4. 第四回 你说,你要自由
帅营里,将军正独自一人,对酒消愁,每一次举杯,便向身旁多了三人,是他自己,是他的灵魂,是他的影子。那将军一脸络腮胡,粗狂之极,一身戎装更是显得狰狞,此时,却情感细腻,伪装下卸,落了眼泪。
“倘若这世界没有战争该有多好,那样,我就不会独自一人背井离乡。我就可以和哥哥两人一起去山上狩猎,就可以在那开满熏衣的花田里,看着时间流逝,花谢花开。倘若这世上没有战争,该有多好。我便不会这样拘谨,不会遇到自己一见钟情的人,想爱却不敢爱,相思煎熬的苦,又有几个人会懂得。”

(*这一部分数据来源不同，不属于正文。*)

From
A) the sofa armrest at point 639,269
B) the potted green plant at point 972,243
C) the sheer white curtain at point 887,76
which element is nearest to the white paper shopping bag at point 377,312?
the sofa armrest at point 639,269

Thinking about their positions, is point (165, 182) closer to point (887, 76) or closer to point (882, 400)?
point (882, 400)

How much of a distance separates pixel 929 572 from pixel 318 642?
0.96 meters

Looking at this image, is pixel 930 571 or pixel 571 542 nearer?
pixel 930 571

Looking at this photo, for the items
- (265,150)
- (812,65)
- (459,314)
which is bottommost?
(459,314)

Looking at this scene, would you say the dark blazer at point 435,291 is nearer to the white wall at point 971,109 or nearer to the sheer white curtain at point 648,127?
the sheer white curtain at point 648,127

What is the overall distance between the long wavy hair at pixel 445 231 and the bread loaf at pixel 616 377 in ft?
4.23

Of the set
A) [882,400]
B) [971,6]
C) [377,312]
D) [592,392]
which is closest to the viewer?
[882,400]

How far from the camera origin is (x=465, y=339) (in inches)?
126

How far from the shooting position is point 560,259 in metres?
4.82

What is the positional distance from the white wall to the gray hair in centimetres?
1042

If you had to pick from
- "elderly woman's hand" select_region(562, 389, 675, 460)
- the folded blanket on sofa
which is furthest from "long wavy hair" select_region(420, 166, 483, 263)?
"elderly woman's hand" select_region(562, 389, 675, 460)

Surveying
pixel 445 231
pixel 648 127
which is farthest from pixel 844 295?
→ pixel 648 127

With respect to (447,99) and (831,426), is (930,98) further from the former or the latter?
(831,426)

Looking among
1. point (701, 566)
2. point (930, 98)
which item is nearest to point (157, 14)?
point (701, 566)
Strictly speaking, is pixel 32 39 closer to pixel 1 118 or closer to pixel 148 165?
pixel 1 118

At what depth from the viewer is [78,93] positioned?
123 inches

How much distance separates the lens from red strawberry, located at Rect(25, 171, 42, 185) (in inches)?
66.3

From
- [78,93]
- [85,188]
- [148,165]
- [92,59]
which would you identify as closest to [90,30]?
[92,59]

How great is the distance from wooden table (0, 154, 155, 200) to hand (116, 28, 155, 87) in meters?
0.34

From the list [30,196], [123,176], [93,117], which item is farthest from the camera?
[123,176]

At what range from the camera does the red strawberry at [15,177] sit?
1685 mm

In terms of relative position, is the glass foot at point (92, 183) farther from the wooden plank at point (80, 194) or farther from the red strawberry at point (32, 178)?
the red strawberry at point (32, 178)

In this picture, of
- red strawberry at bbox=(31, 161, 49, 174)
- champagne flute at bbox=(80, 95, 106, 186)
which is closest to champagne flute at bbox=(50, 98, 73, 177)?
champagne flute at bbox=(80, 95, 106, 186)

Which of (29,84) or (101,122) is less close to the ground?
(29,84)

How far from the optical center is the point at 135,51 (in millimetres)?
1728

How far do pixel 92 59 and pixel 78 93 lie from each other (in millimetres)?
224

这将军名叫紫鸿,是西域王紫霆的弟弟,即使两人相貌大相径庭,却都是性格细腻,重情重义的人。
此刻,对月怀人,想起了那个出现在记忆的最深处,从未真切靠近,却又未曾远离的那个人影,只是向你挥了挥手,便就离去消失,没了影踪,最后留下的,是一句叹息,一句薄幸,几行清泪而已。
那时,他第一次来到塞北,看着漫天的沙子,心酸不已。在这毕生的旅途里,的的确确有那么一片心酸的土地,它是梦想,是距离,是无奈,是不堪回首的往事。
佳期如梦,却怎道名缰利锁,向人依旧。
满天的沙子吹打着他还有些许稚嫩的脸庞,刺骨的疼痛。那是一个心酸的地方,对于人性的这么,可终究还是涉足了这个地方,就像成长必须真真切切的经历一段波折,一场轰轰烈烈的情感。
狂沙,风,饥渴,劳累,堕落,颓废,旅途未知的艰险,敌人的逼迫。他们像一做做大山压在他只能的胸口,喘不过气来。稚嫩年少的肩膀,需要支撑太多太多的东西。原本他可以选择做个普通人,接替一个职位,做着悉数平常的事物,接受两帮结盟的婚姻,可是,他不能,他没有。他是个不安于现状的人,即使命运像条枷锁缠住他前行的脚步,可是他仍旧义无反顾,不悔不改。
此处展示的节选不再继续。